TAREFA PROPOSTA 1
De acordo com a análise de Pokémon Legends: Arceus, em que data e para qual console o jogo foi lançado?
TAREFA PROPOSTA 2
Dê continuidade à análise de Pokémon Legends: Arceus a partir da última frase apresentada.

TEXTO
------------------------------------------------
Com a comemoração de 25 anos de Pokémon no ano de 2021, a The Pokémon Company entrou em um largo circuito de anúncios e novidades envolvendo os monstrinhos de bolso. Entre diversos anúncios para o ano de 2021, como o remake de Pokémon Diamond e Pokémon Pearl, uma nova aventura revisitando a mesma região de Sinnoh foi prometida para o início de 2022, com Pokémon Legends: Arceus.

O trailer já animou de cara por fugir de tudo que a franquia está acostumada a apresentar, a começar com uma região que, apesar de já conhecida, é explorada em uma época diferente. Este novo cenário está aliado a movimentação livre de mundo aberto por todo o jogo, iniciais diferentes dos habituais, sendo misturas de outros jogos, áreas vastas de exploração e vilarejos feudais, com a promessa de se aprofundar no até então mais poderoso e influente Pokémon, levando seu nome até no título.

Reformulando toda a relação dos Pokémon com os fãs da franquia e com o próprio sistema que os jogadores estão acostumados, Legends chega para implementar muito do que sempre foi pedido e surpreender com o que nunca foi imaginado, redesenhando o conceito do futuro ao quebrar paradigmas tradicionais.

Estas é nossa análise sobre Pokémon Legends: Arceus, lançado exclusivamente para Nintendo Switch em 28 de janeiro de 2022. Esta análise só foi possível graças à chave digital do jogo, fornecida pela Nintendo.

Uma viagem no tempo visita o passado e mostra o futuro

Diferente do habitual em outros jogos da série principal de Pokémon, o começo aqui é misterioso e um pouco mais sci-fi que qualquer início que a franquia já trouxe em outros jogos. A aventura começa com a chegada inesperada do personagem principal em uma região que não conhece, sem moradia ou qualquer tipo de reputação que o faça ser aceito pelo vilarejo mais próximo.
------------------------------------------------
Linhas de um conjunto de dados
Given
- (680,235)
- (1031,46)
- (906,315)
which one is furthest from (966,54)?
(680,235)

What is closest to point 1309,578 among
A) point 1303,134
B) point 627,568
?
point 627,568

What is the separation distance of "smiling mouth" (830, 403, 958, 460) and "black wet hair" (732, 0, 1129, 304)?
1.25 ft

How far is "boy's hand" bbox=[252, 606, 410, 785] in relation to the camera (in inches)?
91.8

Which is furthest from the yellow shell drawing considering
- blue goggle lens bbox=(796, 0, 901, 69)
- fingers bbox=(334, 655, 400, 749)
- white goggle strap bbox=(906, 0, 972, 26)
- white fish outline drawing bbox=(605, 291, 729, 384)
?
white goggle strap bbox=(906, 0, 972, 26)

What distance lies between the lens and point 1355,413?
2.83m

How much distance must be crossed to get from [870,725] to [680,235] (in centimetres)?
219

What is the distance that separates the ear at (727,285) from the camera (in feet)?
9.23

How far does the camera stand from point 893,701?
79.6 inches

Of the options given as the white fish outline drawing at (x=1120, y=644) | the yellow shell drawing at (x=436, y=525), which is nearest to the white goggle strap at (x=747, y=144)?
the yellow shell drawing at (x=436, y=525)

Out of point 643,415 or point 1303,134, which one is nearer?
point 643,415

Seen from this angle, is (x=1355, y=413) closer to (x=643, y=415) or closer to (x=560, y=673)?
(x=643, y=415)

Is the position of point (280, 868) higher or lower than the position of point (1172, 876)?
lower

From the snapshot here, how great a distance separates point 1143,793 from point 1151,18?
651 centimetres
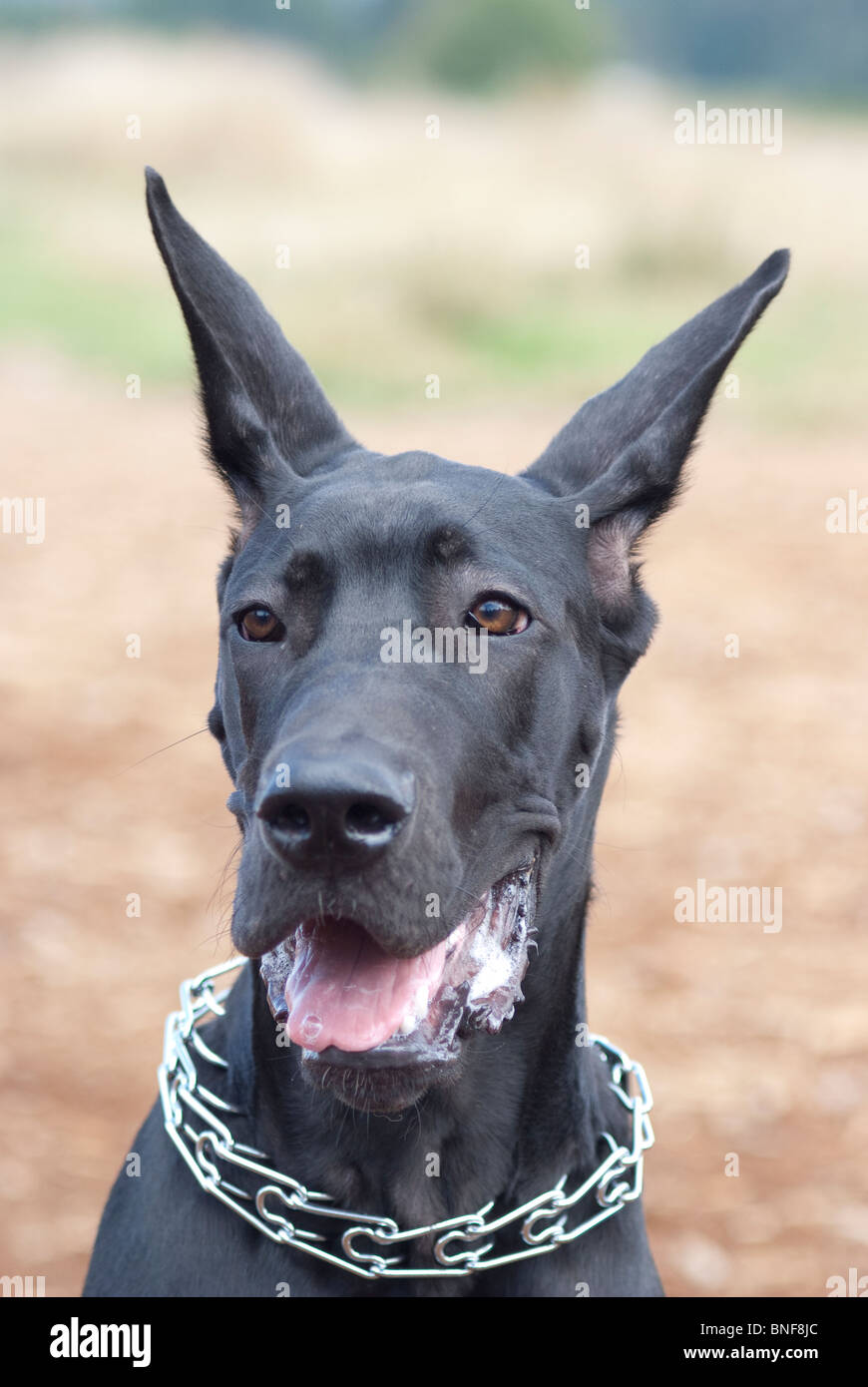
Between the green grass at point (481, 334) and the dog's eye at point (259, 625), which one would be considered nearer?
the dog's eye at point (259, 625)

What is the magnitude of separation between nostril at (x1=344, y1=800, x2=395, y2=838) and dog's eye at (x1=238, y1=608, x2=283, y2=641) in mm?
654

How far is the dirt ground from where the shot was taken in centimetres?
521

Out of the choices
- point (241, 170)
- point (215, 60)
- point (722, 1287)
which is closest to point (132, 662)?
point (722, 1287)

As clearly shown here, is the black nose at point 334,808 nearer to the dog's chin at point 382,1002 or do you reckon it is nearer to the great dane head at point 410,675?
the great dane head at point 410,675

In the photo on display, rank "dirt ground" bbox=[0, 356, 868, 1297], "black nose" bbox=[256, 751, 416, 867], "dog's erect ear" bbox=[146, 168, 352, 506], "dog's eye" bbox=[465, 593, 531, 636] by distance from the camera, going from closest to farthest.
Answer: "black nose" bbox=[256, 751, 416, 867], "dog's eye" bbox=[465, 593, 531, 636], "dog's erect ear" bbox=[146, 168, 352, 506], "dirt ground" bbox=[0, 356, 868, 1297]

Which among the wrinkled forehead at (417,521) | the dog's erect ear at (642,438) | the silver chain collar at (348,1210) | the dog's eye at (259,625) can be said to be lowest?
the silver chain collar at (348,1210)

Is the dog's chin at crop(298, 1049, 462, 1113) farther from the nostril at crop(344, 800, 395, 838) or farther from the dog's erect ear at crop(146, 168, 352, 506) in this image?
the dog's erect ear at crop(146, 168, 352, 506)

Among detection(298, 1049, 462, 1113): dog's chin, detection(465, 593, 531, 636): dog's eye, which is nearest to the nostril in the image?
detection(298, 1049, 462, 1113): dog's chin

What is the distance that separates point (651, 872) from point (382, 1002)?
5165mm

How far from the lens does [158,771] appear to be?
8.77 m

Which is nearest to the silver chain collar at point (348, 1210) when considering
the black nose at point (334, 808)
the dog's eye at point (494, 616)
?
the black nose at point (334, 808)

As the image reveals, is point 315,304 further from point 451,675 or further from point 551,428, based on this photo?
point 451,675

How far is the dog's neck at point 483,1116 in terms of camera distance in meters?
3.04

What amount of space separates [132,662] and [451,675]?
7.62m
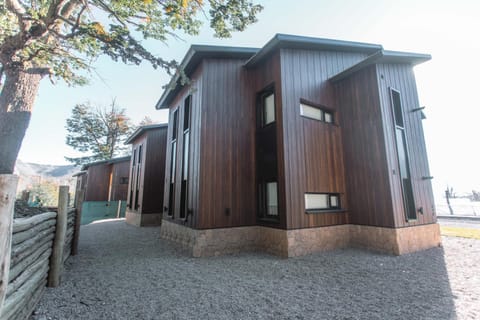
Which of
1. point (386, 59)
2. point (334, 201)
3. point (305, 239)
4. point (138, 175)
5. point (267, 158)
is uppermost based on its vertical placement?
------------------------------------------------
RESPOSTA DO EXERCÍCIO 1
O jogo foi lançado exclusivamente para Nintendo Switch em 28 de janeiro de 2022.

RESPOSTA DO EXERCÍCIO 2
Quem recebe o herói é o Professor Laventon, um estudioso que fica nos grandes campos analisando os Pokémon e seus comportamentos. Após algumas perguntas, o Professor explica que muito sobre os Pokémon ainda é desconhecido para as pessoas, com as PokéBolas sendo inclusive uma invenção recente e de difícil manuseio pelo povo, que vê os Pokémon como criaturas ameaçadoras a serem temidas. Para entender melhor todos esses mistérios e ter um melhor convívio com os monstrinhos, a Vila de Jubilife organizou clãs e patrulhas para partir para expedições em busca de mais informações sobre eles.

Por aqui não tem nada sobre ser um Mestre Pokémon. Após colocar algumas habilidades do protagonista à prova, em troca de um espaço na Vila e reconhecimento, o herói fica encarregado em ajudar nas patrulhas e nas pesquisas para disseminar o conhecimento sobre as criaturas. Isso altera quase que completamente a relação do personagem principal com a PokéDex, que está mais exigente do que nunca, usando como premissa o peso do estudo para a captura. Espere capturar a mesma espécie diversas vezes e em diferentes condições de combate e de abordagem, tudo aqui é útil para que se saiba mais sobre os Pokémon. Toda essa exploração envolve também a reputação e confiança do mais novo patrulheiro perante o vilarejo, com algumas missões secundárias requisitadas pelos próprios habitantes.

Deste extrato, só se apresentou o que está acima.